Legal protection of human rights (HAM) is sought to avoid discriminatory acts, especially the midwifery sector as the fulfillment of basic rights inherent and protected by the constitution as stipulated in article 27 paragraph (2) of the 1945 Constitution of the Republic of Indonesia which states that every citizen has the right to work and a decent living for humanity. Thus violating the right to obtain work between men and women is a violation of human rights. However, Law Number 4 of 2019 Concerning Midwifery contains elements of discrimination in the midwifery profession, where men cannot become midwives, only limited to becoming obstetricians. Meanwhile, women have the freedom to choose to become midwives or obstetricians. The discrimination contained in the Midwifery Law needs to be analyzed from the perspective of the 1945 Constitution, as well as comparing regulations with the Netherlands to be able to describe the problem in depth. This research uses a normative-empirical legal method, which is a research method that will be studied combining 2 elements, namely normative legal elements and empirical legal elements. Normative law is based on literature data such as books in legal science literature, doctrines or expert opinions, scientific papers, articles, and journals, legislation and internet pages related to the problems in this study with author that can be accounted for. Empirical law is carried out based on field data as the main data source, which is generated through interviews with several informants related to the problems in this study.

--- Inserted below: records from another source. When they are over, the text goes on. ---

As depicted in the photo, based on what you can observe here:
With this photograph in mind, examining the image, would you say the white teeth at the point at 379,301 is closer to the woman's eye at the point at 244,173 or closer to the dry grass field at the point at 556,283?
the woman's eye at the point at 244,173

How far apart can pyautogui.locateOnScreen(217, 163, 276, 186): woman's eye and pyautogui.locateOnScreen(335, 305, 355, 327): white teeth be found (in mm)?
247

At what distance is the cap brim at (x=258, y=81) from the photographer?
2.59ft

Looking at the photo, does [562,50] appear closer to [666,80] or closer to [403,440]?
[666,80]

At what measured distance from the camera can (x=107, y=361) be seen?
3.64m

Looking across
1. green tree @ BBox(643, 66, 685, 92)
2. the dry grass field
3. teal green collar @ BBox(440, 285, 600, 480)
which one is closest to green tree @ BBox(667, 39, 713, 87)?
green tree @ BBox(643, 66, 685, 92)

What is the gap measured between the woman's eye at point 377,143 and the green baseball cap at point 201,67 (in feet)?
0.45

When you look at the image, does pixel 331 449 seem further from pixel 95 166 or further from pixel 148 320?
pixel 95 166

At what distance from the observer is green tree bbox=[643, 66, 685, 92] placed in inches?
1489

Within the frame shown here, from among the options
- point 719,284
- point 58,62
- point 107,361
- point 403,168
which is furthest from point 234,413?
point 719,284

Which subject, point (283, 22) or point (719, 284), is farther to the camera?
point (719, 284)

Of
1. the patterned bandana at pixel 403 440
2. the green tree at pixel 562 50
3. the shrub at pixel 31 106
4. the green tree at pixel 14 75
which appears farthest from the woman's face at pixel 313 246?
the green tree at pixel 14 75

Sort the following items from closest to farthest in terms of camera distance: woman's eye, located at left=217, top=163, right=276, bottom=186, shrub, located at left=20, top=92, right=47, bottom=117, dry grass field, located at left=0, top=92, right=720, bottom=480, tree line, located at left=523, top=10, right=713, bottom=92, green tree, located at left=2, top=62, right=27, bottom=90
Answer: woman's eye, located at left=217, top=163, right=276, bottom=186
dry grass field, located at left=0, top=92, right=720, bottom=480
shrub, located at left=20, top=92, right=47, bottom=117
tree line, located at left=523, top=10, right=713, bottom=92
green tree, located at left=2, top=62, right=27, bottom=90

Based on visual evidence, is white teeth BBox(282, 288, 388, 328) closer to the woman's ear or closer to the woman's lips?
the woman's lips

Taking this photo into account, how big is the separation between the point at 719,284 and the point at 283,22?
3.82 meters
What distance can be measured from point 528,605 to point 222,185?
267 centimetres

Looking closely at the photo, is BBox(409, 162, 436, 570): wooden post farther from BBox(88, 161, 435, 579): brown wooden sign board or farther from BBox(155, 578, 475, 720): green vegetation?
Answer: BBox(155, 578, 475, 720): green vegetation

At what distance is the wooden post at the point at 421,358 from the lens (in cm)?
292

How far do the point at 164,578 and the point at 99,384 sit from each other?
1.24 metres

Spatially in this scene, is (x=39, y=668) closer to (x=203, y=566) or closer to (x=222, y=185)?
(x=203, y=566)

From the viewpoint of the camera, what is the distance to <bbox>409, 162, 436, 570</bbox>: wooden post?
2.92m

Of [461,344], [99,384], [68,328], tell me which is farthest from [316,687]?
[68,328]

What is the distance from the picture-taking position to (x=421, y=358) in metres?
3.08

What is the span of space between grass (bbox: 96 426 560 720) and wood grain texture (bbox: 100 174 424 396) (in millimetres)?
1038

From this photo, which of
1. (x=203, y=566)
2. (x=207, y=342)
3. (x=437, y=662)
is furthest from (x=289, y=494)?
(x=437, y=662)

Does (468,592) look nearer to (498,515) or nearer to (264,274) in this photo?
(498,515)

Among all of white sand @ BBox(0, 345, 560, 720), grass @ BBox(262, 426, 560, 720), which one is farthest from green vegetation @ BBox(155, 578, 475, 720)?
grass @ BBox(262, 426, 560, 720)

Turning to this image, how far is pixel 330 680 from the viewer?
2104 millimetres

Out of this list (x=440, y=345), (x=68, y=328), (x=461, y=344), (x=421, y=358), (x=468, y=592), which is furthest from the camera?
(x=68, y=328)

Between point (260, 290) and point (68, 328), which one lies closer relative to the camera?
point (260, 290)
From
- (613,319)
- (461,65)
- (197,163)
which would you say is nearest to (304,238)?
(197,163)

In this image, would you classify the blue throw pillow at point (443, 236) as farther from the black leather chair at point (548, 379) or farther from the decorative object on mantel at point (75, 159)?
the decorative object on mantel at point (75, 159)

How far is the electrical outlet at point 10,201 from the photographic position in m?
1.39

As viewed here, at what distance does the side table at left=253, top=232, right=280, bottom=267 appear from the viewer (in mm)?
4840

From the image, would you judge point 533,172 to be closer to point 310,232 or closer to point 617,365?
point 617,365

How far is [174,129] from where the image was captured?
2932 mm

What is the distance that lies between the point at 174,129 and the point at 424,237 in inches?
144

The results show that the formation of Law Number 4 of 2019 concerning Midwifery is considered contrary to some of the contents of the articles contained in the 1945 Constitution of the Republic of Indonesia, and the development of midwifery regulations in Indonesia needs to follow the example of the Netherlands by continuing to make men able to work as midwives, provided that the patient's consent is obtained.
2019 年第 4 号法律《助产法》中的性别平等:实现公民的宪法权利
寻求对人权的法律保护是为了避免歧视行为,特别是在接生部门,以实现《印度尼西亚共和国1945年宪法》第27条第(2)款所规定的宪法所保护的固有基本权利,其中规定每个公民都有工作和人类体面生活的权利。因此,侵犯男女之间获得工作的权利是对人权的侵犯。然而,2019年关于助产的第4号法律包含了对助产职业的歧视因素,男性不能成为助产士,只能成为产科医生。同时,妇女可以自由选择成为助产士或产科医生。《助产法》中所包含的歧视问题需要从1945年宪法的角度进行分析,并与荷兰的法规进行比较,才能更深入地描述问题。本研究采用规范-经验法学方法,即结合规范法律要素和经验法律要素两个要素进行研究的研究方法。规范法基于文献数据,如法律科学文献中的书籍、理论或专家意见、科学论文、文章和期刊、立法和与本研究中作者可以解释的问题相关的网页。实证法以实地数据为主要数据源,这些数据是通过对与本研究问题相关的几位举报人的访谈产生的。结果表明,关于助产的2019年第4号法律的制定被认为与1945年印度尼西亚共和国宪法中所载条款的某些内容相抵触,印度尼西亚助产法规的发展需要遵循荷兰的榜样,在获得患者同意的情况下,继续使男性能够担任助产士。
本文章由计算机程序翻译,如有差异,请以英文原文为准。